The main locale categories are:

  • LC_CTYPE indicates the character set and encoding used for file names, file contents and terminal I/O. You should carefully preserve this setting unless you know it's inaccurate (e.g. because a particular file format specifies a particular encoding).

  • LC_MESSAGES is the language of the messages that the user sees. You should preserve this setting. If you really need to parse an error message, set LC_MESSAGES=C.

  • LC_COLLATE indicates the sorting order of characters. It's nearly always undesirable in scripts. Most values other than C cause trouble, such as A-Z matching lowercase letters.

  • Occasionally LC_NUMERIC may cause trouble because numbers may be printed with different punctuation, and LC_TIME influences the way some commands show a date and time. The other categories hardly ever matter in scripts.

Here's a reasonable strategy for scripts (warning, typed directly into the browser):

unset LANGUAGE  # a GNU-specific setting
if [ -n "$LC_ALL" ]; then
  export LC_CTYPE="$LC_ALL" LC_MESSAGES="$LC_ALL"

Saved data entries
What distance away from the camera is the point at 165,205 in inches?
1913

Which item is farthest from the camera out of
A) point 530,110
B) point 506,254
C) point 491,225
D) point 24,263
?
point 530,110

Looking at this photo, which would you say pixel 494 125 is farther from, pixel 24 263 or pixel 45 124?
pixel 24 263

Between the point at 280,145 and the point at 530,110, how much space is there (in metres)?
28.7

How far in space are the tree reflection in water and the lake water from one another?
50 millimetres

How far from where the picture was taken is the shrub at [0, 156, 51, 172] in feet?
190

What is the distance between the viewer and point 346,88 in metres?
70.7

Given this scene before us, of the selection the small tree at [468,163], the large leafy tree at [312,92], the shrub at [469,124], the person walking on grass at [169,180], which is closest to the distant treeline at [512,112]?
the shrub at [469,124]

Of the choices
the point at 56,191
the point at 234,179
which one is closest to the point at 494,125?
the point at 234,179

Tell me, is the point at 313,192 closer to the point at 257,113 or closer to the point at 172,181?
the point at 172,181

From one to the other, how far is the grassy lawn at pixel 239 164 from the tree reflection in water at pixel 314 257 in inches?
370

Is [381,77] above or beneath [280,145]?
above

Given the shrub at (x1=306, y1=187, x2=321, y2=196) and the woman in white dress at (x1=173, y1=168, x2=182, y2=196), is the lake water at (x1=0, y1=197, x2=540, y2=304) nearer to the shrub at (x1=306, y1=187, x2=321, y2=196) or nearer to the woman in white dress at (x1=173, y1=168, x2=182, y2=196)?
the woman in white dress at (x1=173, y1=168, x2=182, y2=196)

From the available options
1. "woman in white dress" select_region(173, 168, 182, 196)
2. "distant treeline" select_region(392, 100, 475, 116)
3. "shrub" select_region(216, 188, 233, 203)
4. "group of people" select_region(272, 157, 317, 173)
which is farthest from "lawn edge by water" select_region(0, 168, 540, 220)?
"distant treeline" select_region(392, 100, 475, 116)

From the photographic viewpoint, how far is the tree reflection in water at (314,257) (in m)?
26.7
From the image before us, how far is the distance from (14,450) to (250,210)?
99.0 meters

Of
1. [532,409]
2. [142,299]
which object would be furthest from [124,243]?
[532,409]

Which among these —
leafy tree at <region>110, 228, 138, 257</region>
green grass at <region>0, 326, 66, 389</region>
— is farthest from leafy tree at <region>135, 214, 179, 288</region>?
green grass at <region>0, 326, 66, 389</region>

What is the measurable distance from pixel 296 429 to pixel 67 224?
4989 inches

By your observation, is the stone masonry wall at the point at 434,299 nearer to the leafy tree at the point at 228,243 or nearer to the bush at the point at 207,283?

**WHAT YOU NEED TO DO:**
1. In the text on locale categories, what setting should you use if you really need to parse an error message?
2. Carry the text about locale categories on from its last line.

**ANSWERS BELOW:**
1. Set LC_MESSAGES=C.

2.
  unset LC_ALL
elif [ -n "$LANG" ]; then
  export LC_COLLATE=C LC_NUMERIC=C LC_TIME=C
else
  unset LC_COLLATE LC_NUMERIC LC_TIME
fi

Standard shell utilities obey the locale settings. Perl doesn't unless you tell it to.

Gilles
Thanks, this looks very promising. I've emailed my client and asked them to test in the morning.
T.Rob
+1 for a detailed answer that led me to investigate Locale more deeply. Unfortunately, as you can see from the update to the question, nothing we did to Locale settings resulted in the correct behavior.
T.Rob
+2  A: 

If you set your path to /usr/xpg6/bin/ then it'll work as expected The locale seems to have no affect here. A cross platform hack is:

tr -dc '[a-z][A-Z][0-9]_-' < /dev/urandom | tr -d '][' | fold -w64 | head -n1
pixelbeat
We had the same experience - all the Locale settings had no effect whatsoever. But I heard back this morning about the testing and the xpg6 version of tr worked perfectly. Our revised version of the scripts now works on Solaris, AIX and all the Linux versions I have access to.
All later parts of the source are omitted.